Possibilities of flash flood forecasting based on data from an automated flood monitoring system in the Krasnodar Territory
Area of scientific knowledge:
Year of implementation:
Abstract for the application:
The project is devoted to the study of the flash floods formation on the rivers of the Krasnodar Territory and the development of systems for operational forecasting of rain floods. The main objective of the project is to assess the possibility of development of automated methods for predicting water levels in the rivers of the Western Caucasus based on machine learning methods and artificial intelligence using data from an automated flood monitoring system in the Krasnodar Territory. The relevance and significance of the study is determined by the significant damage and losses of lives during floods and, accordingly, the need to develop methods and approaches to short-term hydrological forecasting for flood-prone regions of Russia.

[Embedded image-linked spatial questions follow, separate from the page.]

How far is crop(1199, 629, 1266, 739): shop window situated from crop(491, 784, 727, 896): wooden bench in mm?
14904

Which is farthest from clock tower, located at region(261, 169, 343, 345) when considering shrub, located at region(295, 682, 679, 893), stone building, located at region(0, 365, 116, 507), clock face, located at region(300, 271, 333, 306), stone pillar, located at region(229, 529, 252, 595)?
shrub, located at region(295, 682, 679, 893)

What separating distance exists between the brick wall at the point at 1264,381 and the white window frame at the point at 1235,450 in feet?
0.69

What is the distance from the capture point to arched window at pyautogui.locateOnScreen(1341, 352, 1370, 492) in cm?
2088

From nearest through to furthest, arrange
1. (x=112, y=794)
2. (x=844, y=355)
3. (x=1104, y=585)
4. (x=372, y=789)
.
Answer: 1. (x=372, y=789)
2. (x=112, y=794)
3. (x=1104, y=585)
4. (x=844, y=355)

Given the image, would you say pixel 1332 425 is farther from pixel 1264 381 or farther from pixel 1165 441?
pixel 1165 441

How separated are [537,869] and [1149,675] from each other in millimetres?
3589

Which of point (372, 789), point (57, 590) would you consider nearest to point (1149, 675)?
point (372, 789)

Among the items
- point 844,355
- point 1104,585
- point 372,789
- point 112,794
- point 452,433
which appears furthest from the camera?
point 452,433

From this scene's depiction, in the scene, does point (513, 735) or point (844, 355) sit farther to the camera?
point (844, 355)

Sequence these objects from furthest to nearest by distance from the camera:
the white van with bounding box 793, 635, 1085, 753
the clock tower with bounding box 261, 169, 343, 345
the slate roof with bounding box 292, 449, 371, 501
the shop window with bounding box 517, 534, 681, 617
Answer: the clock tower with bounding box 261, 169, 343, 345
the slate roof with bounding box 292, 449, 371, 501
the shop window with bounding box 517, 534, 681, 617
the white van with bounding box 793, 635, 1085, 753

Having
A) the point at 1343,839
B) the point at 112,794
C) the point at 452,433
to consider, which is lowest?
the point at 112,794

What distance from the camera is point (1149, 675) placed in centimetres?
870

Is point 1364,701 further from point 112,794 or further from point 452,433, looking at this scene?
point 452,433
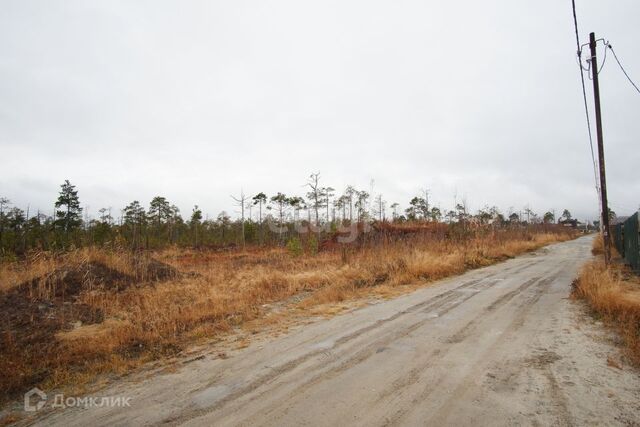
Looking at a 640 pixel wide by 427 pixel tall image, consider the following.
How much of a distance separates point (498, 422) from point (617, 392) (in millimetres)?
1549

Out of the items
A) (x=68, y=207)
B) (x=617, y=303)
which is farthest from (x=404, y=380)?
(x=68, y=207)

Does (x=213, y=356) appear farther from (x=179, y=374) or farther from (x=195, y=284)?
(x=195, y=284)

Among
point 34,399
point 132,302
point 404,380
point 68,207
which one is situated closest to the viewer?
point 404,380

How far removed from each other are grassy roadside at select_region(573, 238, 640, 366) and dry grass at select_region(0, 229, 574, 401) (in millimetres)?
4082

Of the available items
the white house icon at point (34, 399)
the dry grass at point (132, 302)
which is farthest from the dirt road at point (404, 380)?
the dry grass at point (132, 302)

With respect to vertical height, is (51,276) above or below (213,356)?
above

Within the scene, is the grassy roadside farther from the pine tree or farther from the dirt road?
the pine tree

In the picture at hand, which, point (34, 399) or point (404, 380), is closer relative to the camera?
point (404, 380)

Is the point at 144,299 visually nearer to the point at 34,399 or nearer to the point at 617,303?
the point at 34,399

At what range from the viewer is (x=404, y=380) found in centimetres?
357

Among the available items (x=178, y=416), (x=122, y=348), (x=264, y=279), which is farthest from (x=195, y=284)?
(x=178, y=416)

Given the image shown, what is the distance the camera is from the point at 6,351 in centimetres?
491

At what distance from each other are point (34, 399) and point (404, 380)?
4246 millimetres

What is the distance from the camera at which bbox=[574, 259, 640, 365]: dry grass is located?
4.51 meters
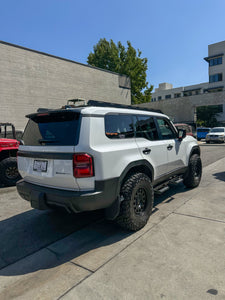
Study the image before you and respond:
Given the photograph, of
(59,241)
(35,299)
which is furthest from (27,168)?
(35,299)

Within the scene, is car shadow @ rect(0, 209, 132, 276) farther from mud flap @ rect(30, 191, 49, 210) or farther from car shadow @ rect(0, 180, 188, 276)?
mud flap @ rect(30, 191, 49, 210)

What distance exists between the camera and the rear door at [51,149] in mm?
2686

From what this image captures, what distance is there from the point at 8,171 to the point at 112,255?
4.79 m

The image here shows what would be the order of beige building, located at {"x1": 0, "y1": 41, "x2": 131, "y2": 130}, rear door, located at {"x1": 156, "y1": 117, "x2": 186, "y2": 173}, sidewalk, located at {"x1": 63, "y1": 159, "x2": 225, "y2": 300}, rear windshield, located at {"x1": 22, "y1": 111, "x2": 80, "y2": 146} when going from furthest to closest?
beige building, located at {"x1": 0, "y1": 41, "x2": 131, "y2": 130} → rear door, located at {"x1": 156, "y1": 117, "x2": 186, "y2": 173} → rear windshield, located at {"x1": 22, "y1": 111, "x2": 80, "y2": 146} → sidewalk, located at {"x1": 63, "y1": 159, "x2": 225, "y2": 300}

The idea of the project is to test the formal-mathematical models for creating methods of short-term hydrological forecasting under the conditions of information and technical constraints that make it difficult to use physical and mathematical models of flow formation. The expected results of the project will provide a significant contribution to understanding the regularities of the level regime of the rivers of the Krasnodar Territory and could complement the system of operational forecasting techniques in this region.

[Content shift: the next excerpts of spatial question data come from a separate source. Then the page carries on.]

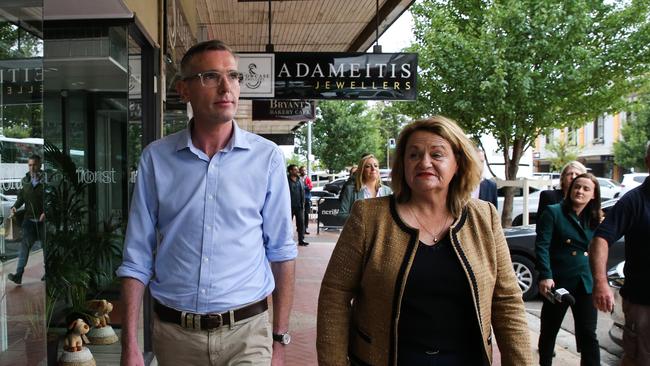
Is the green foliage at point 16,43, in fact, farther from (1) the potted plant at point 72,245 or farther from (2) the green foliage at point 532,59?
(2) the green foliage at point 532,59

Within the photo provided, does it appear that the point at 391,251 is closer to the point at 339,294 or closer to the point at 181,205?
the point at 339,294

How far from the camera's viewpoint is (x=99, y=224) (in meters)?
5.91

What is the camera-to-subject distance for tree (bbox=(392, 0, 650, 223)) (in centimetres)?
1410

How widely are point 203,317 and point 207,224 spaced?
365 mm

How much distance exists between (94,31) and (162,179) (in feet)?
9.54

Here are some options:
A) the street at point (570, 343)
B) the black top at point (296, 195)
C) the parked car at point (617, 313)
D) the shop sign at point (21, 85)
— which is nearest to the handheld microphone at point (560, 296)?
the street at point (570, 343)

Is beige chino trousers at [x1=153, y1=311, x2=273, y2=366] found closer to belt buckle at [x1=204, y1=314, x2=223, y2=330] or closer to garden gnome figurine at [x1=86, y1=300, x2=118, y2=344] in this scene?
belt buckle at [x1=204, y1=314, x2=223, y2=330]

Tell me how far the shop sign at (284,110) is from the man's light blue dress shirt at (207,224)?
36.9 feet

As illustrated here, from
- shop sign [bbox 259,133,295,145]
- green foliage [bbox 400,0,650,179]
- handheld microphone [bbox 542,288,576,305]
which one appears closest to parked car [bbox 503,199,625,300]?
handheld microphone [bbox 542,288,576,305]

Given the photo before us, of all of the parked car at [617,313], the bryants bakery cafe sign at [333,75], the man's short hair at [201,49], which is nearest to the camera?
the man's short hair at [201,49]

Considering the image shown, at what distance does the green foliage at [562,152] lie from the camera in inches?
1863

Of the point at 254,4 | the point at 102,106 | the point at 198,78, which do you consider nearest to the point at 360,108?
the point at 254,4

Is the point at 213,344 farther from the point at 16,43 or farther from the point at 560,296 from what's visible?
the point at 560,296

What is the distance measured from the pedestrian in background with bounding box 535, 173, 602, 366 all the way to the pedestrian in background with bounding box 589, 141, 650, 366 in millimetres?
926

Abstract of the report on the project results:
During the first project year, the databases comprising hydrometeorological observations, weather forecasts, and climate reanalysis were created. The water level observations from the regional automatic flood monitoring system EMERCIT were ingested in the database. The quality control and filtering algorithm were applied to the water level time-series.
Figure 1. Location of Emercit and Roshydromet gauges and chosen river basins
Four case studies were selected for detailed water level regime assessment and flood modelling: the Dzhubga, Zapadnyj Dagomys, Mzymta, and Pshish rivers (fig.1). Machine learning river stage forecasting models were built for larger rivers Mzymta and Pshish. Three state-of-the-art data-driven model architectures were selected for model building – regression tree model M5P, decision trees gradient boosting XGBoost, and Multi-Layer Perceptron Artificial Neural Network model. For the Pshish river, the model forecasts proved to be efficient for the lead-time for up to 20 hours (fig.2). For the Mzymta river, the efficient forecasting was obtained only on 1-hour lead-time.

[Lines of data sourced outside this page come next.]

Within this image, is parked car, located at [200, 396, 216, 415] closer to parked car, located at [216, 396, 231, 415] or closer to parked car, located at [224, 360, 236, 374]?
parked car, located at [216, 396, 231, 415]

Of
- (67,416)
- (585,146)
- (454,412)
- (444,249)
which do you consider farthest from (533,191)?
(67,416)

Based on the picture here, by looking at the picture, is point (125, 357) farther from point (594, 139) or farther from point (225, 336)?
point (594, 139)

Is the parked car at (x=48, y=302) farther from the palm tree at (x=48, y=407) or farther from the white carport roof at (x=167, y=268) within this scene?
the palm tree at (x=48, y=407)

Figure 2. Measured and predicted water level values (15 hours ahead) for the Pshish River at gauge №50 during test period
For the Zapadnyj Dagomys river, the Kinematic-wave-based Geomorphologic Unit Instantaneous Hydrograph (KW-GIUH) model was applied. Using the precipitation forecasts by the COSMO-Ru7 model and KW-GIUH parameters calibrated on the 25 June flash flood, the flash flood of 24-25th of October 2018 hindcast was created and proved to be efficient (Fig. 3).
Figure 3. Forecasted and measured precipitation, hindcast and actual discharge rates during the flash floods of 24-25th of October 2018 (the Zapadny Dagomys River)
The ICON-EU model intensive precipitation forecasts’ analysis has shown the model adequacy to reproduce the majority of cold-season precipitation events (fig. 4). Hence, its forecasts will be consequently employed to forecast the river stage by the machine learning models. Given data availability and technical limitations to employing physically-based runoff formation models, the attempt to use formal data-driven models for short-term hydrological forecasting is highly promising.
Figure 4. Comparison of measured and forecasted precipitation by model ICON-EU (12-h sums) at 15:00 UTC 17.08.2019
The automatic flash flood identification procedures were developed based on 10-minute river stage time-series and three categories of flash-floods were identified by using principal component analysis (PCA) and clustering. Additional data from the ERA5 reanalysis dataset was employed for this, which was previously tested against local weather observations’ data.
The project results will provide significant insight into the Krasnodar region river stage regime and might be included in the regional operational forecasting system.